Segment Start: Passage

Listen up. I have a bone to pick. We are an under represented population. (Women who are also Atheists that is.) In school we are taught to be nice and lady-like. (I know this is a generalization, but just roll with me here...) In the church, which we have now left, we are taught to submit to our husbands and keep silent. Once an Atheist...NOW WHAT? How do we break free from the constraints that religion has placed upon us? How do we remain feminine, beautiful, and yet be strong and forthcoming about our beliefs and why we hold them? I'm hoping to create some discussion around what it means to be Atheist for us ladies.
Ladies, what have been your experiences having left a male dominated religion and venturing into a belief system which truly defines us as equals when it comes to all human rights?
Do any of you still struggle with aftermath of religious thinking about yourself or your role as a wife/mother, etc?
Men: Feel free to chip in with your insights as well. This isn't battle of the sexes so I don't want to hear anything about that. Your insights are valuable to the discussion. Thanks!

Segment End: Passage
Segment Start: Data provided

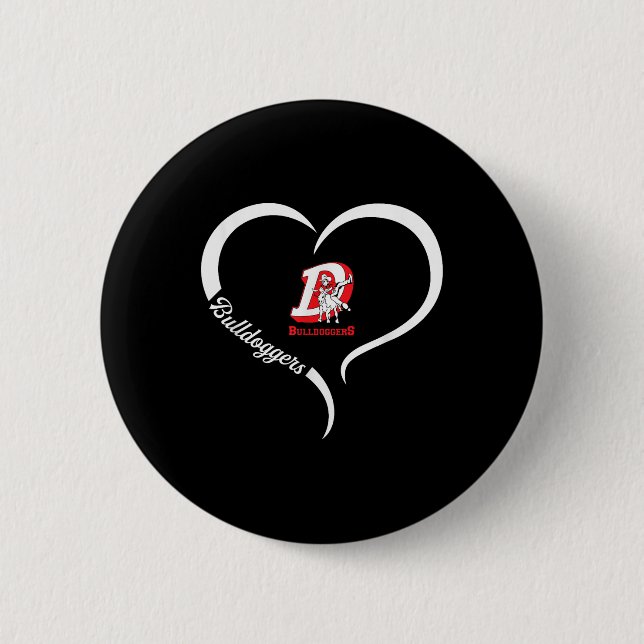 Dewey Bulldoggers Logo Halbherz Slogan Hs Button (Vorderseite)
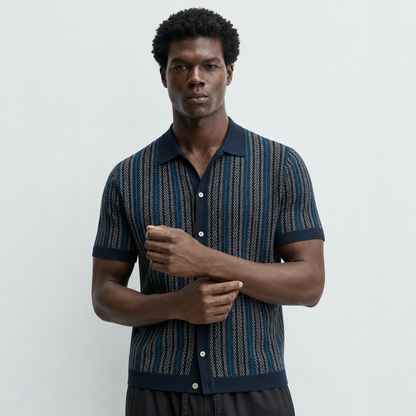 ALVARO — Organic Cotton Blend Herringbone Button-Down Shirt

Segment End: Data provided

Work instructions:
• A. From the post on women who are atheists, list each thing it says women are taught, in school or in the church.
• B. In the post on women who are atheists, what does the writer tell men they should not bring into the discussion?
• C. Write the next part of the post on women who are atheists, starting after its final line.

Activity answers:
• A.
- to be nice
- to be lady-like
- to submit to their husbands
- to keep silent

• B. Anything about a battle of the sexes.

• C.
This is an interesting topic. I'm surprised no one has engaged it yet! Though, I have to admit that I've never even considered it – even coming from a very religious Latin family, with very precise notions of femininity (“Make sure your knees touch when you walk.” “If you don't go to college, you'll never find a rich man to marry you.”) Perhaps it has never occurred to me, because I've never considered that my own femininity is bound up in my religious or cultural background. Which is weird, because... obviously. And I do tend toward the extreme end of the spectrum of femininity, at least physically and interpersonally speaking – in the way I relate to people, the way I mother my kid, what I wear. Even my voice is soft and childlike (what comes out of my mouth may not be!). In other words, being a Total Girl seems natural to me. But who knows whether that would be the case if I had not been raised the way I was.
I notice, that I tend to be extremely gentle with my own very religious family. If they want to talk to me about God, I'll listen for ever. I'll engage them on their terms; I'll go to church with my mother. But, I do have my limits, and when I draw the line, I tend to be razor sharp and thorough. For instance, when my aunt told me that I needed to pray out loud in front of my son in order to heal him of a serious disorder he developed, implying that he wasn't getting well because of my lack of faith, I put the hammer down. So, she knows where the line is, now. Is artfully picking one's battles a feminine characteristic?
I think, though, that the one big difference between my before and after is that I'm less likely to hide my brain or dumb down. And I'm more likely to trust my own mind, which I did not as I was growing up. I'll tangle with anyone who picks a fight with me, because I'm confident. On the internet, this has driven people (men and women) to speculate that I am some kind of human warthog, because I certainly wouldn't be embarrassing them intellectually if I could get a man.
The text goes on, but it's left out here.